Written exercise -> Restate each of the lines below word for word and drop every picture.

Material ->
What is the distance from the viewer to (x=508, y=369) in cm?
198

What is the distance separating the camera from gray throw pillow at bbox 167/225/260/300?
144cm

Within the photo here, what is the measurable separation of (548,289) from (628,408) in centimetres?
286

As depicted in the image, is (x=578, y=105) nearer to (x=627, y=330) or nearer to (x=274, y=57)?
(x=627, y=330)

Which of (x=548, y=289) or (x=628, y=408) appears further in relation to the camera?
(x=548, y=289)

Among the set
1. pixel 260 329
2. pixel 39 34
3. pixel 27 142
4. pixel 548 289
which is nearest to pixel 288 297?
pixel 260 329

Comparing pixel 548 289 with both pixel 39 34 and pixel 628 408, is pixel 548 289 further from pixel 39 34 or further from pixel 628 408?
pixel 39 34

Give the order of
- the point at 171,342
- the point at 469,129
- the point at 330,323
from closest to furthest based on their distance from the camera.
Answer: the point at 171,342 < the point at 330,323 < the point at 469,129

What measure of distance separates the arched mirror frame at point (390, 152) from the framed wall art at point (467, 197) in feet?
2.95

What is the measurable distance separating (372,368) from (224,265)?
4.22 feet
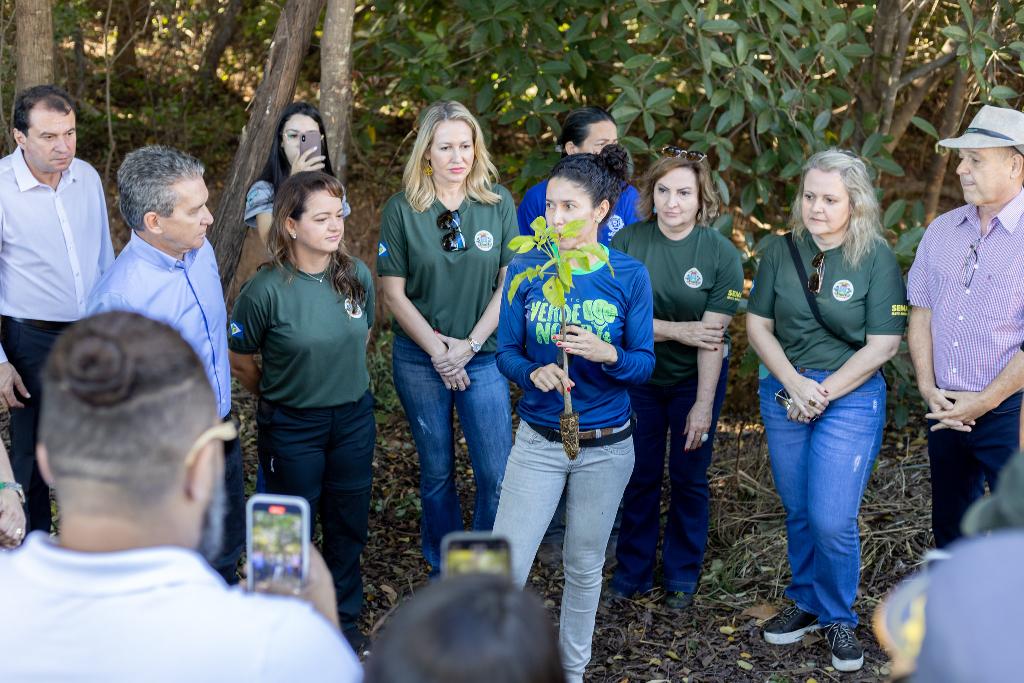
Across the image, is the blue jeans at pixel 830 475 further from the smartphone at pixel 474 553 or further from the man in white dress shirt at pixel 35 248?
the man in white dress shirt at pixel 35 248

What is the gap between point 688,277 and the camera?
439cm

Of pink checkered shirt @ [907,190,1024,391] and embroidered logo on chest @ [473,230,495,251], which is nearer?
pink checkered shirt @ [907,190,1024,391]

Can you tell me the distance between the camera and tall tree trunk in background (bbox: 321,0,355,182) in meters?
5.48

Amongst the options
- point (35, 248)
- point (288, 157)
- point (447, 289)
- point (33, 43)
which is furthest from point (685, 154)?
point (33, 43)

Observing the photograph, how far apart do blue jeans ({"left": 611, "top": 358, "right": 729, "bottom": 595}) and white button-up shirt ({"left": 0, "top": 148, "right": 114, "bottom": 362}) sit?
235 cm

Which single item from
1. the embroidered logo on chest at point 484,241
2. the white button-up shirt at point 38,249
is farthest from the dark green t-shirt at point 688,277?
the white button-up shirt at point 38,249

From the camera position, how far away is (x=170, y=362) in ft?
5.35

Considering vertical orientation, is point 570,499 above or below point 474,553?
below

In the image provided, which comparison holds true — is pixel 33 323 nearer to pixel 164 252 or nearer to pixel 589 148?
pixel 164 252

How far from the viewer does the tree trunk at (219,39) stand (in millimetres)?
8609

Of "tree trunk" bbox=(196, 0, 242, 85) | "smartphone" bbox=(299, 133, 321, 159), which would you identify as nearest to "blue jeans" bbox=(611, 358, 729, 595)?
"smartphone" bbox=(299, 133, 321, 159)

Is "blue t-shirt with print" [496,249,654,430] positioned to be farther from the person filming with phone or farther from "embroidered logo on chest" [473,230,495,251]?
the person filming with phone

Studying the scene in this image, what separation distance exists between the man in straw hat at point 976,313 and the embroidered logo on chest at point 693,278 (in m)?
0.81

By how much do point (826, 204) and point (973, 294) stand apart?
617 mm
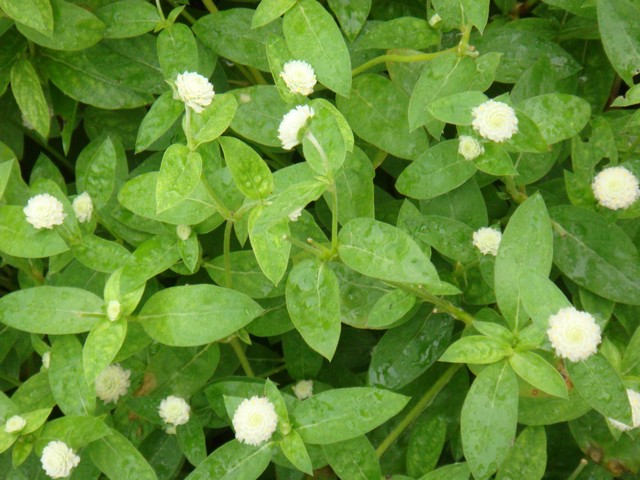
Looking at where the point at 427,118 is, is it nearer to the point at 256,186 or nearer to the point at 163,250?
the point at 256,186

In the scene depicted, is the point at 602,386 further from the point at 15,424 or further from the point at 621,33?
the point at 15,424

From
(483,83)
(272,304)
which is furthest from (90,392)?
(483,83)

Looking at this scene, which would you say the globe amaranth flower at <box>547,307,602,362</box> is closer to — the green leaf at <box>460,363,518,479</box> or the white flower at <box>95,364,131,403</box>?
the green leaf at <box>460,363,518,479</box>

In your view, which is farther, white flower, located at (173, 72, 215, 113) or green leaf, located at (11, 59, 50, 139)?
green leaf, located at (11, 59, 50, 139)

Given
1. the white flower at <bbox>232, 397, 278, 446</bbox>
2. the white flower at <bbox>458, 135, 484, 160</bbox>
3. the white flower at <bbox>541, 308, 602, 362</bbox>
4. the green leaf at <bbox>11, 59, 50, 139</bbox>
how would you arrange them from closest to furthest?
the white flower at <bbox>541, 308, 602, 362</bbox>
the white flower at <bbox>232, 397, 278, 446</bbox>
the white flower at <bbox>458, 135, 484, 160</bbox>
the green leaf at <bbox>11, 59, 50, 139</bbox>

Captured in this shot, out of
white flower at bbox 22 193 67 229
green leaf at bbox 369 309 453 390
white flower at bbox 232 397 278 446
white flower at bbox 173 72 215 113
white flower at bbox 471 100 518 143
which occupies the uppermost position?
white flower at bbox 173 72 215 113

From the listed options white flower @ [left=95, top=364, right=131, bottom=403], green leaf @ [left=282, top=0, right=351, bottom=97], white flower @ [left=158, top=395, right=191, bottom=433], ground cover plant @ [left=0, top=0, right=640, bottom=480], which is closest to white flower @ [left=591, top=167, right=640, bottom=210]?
ground cover plant @ [left=0, top=0, right=640, bottom=480]

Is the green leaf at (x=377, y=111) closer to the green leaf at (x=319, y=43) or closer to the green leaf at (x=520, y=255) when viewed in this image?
the green leaf at (x=319, y=43)
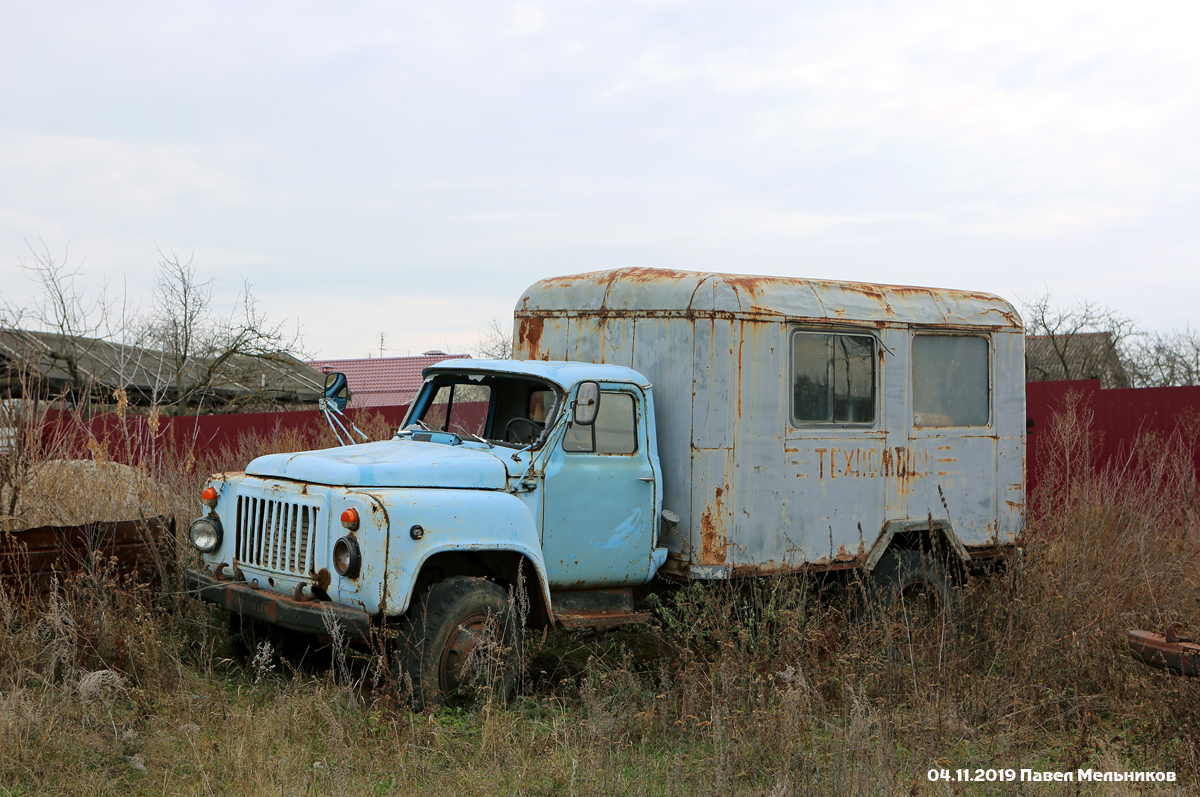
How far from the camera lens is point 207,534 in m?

Task result ->
What is the distance from the viewer to (x=508, y=369) in cm?
198

What is the distance separating the camera from gray throw pillow at bbox 167/225/260/300?
144cm

Within the photo here, what is the measurable separation of (548,289) from (628,408) in centimetres?
286

As depicted in the image, is (x=578, y=105) nearer to (x=627, y=330) or nearer to (x=274, y=57)?
(x=627, y=330)

Which of (x=548, y=289) or (x=628, y=408) appears further in relation to the camera?
(x=548, y=289)

Among the set
1. pixel 260 329
2. pixel 39 34
3. pixel 27 142
4. pixel 548 289
which is nearest to pixel 288 297?
pixel 260 329

Comparing pixel 548 289 with both pixel 39 34 and pixel 628 408, is pixel 548 289 further from pixel 39 34 or further from pixel 628 408?
pixel 39 34

Give the order of
- the point at 171,342
- the point at 469,129
- the point at 330,323
from closest to furthest based on their distance from the camera.
Answer: the point at 171,342 < the point at 330,323 < the point at 469,129

What measure of distance separates the arched mirror frame at point (390, 152) from the framed wall art at point (467, 197) in feet?
2.95

What is the measurable distance separating (372,368) from (224,265)?
4.22 feet
Across the image, is the blue jeans at pixel 830 475 further from the smartphone at pixel 474 553 or further from the man in white dress shirt at pixel 35 248?
the man in white dress shirt at pixel 35 248

What is the gap between point 688,277 and the camera?
439cm

Of pink checkered shirt @ [907,190,1024,391] and embroidered logo on chest @ [473,230,495,251], which is nearer?
pink checkered shirt @ [907,190,1024,391]

Can you tell me the distance between the camera and tall tree trunk in background (bbox: 321,0,355,182) in meters?
5.48

Amongst the options
- point (35, 248)
- point (288, 157)
- point (447, 289)
- point (33, 43)
which is furthest from point (685, 154)?
point (33, 43)

Observing the photograph, how far apart do blue jeans ({"left": 611, "top": 358, "right": 729, "bottom": 595}) and white button-up shirt ({"left": 0, "top": 148, "right": 114, "bottom": 362}) sit?
235 cm

Which single item from
1. the embroidered logo on chest at point 484,241
2. the white button-up shirt at point 38,249
is farthest from the dark green t-shirt at point 688,277?
the white button-up shirt at point 38,249

From the camera position, how far away is (x=170, y=362) in ft?
5.35

Considering vertical orientation, is point 570,499 above or below point 474,553?
below

In the image provided, which comparison holds true — is pixel 33 323 nearer to pixel 164 252 or nearer to pixel 589 148?
pixel 164 252

How far from the viewer does the tree trunk at (219,39) stand (in millimetres)?
8609

Of "tree trunk" bbox=(196, 0, 242, 85) | "smartphone" bbox=(299, 133, 321, 159), which would you identify as nearest to "blue jeans" bbox=(611, 358, 729, 595)?
"smartphone" bbox=(299, 133, 321, 159)

Is "blue t-shirt with print" [496,249,654,430] positioned to be farther from the person filming with phone or farther from "embroidered logo on chest" [473,230,495,251]?
the person filming with phone

Studying the scene in this image, what separation distance exists between the man in straw hat at point 976,313 and the embroidered logo on chest at point 693,278 (in m)?
0.81

By how much do point (826, 204) and point (973, 294) stand apart?
617 mm
Looking at where the point at 427,118 is, is it nearer to the point at 256,186 or nearer to the point at 163,250?
the point at 256,186

In the scene depicted, is the point at 602,386 further from the point at 15,424 or further from the point at 621,33?
the point at 15,424

From
(483,83)
(272,304)
which is furthest from (90,392)?
(483,83)

Looking at this scene, which would you say the globe amaranth flower at <box>547,307,602,362</box> is closer to — the green leaf at <box>460,363,518,479</box> or the white flower at <box>95,364,131,403</box>?
the green leaf at <box>460,363,518,479</box>

In your view, which is farther, white flower, located at (173, 72, 215, 113) or green leaf, located at (11, 59, 50, 139)?
green leaf, located at (11, 59, 50, 139)

Given
1. the white flower at <bbox>232, 397, 278, 446</bbox>
2. the white flower at <bbox>458, 135, 484, 160</bbox>
3. the white flower at <bbox>541, 308, 602, 362</bbox>
4. the green leaf at <bbox>11, 59, 50, 139</bbox>
how would you arrange them from closest to furthest?
the white flower at <bbox>541, 308, 602, 362</bbox>
the white flower at <bbox>232, 397, 278, 446</bbox>
the white flower at <bbox>458, 135, 484, 160</bbox>
the green leaf at <bbox>11, 59, 50, 139</bbox>

Captured in this shot, out of
white flower at bbox 22 193 67 229
green leaf at bbox 369 309 453 390
white flower at bbox 232 397 278 446
white flower at bbox 173 72 215 113
white flower at bbox 471 100 518 143
which occupies the uppermost position?
white flower at bbox 173 72 215 113

From the listed options white flower @ [left=95, top=364, right=131, bottom=403], green leaf @ [left=282, top=0, right=351, bottom=97], white flower @ [left=158, top=395, right=191, bottom=433], ground cover plant @ [left=0, top=0, right=640, bottom=480], which is closest to white flower @ [left=591, top=167, right=640, bottom=210]?
ground cover plant @ [left=0, top=0, right=640, bottom=480]

Is the green leaf at (x=377, y=111) closer to the green leaf at (x=319, y=43) or closer to the green leaf at (x=520, y=255) when viewed in this image?
the green leaf at (x=319, y=43)
How far from the camera lens is point 207,534 in m?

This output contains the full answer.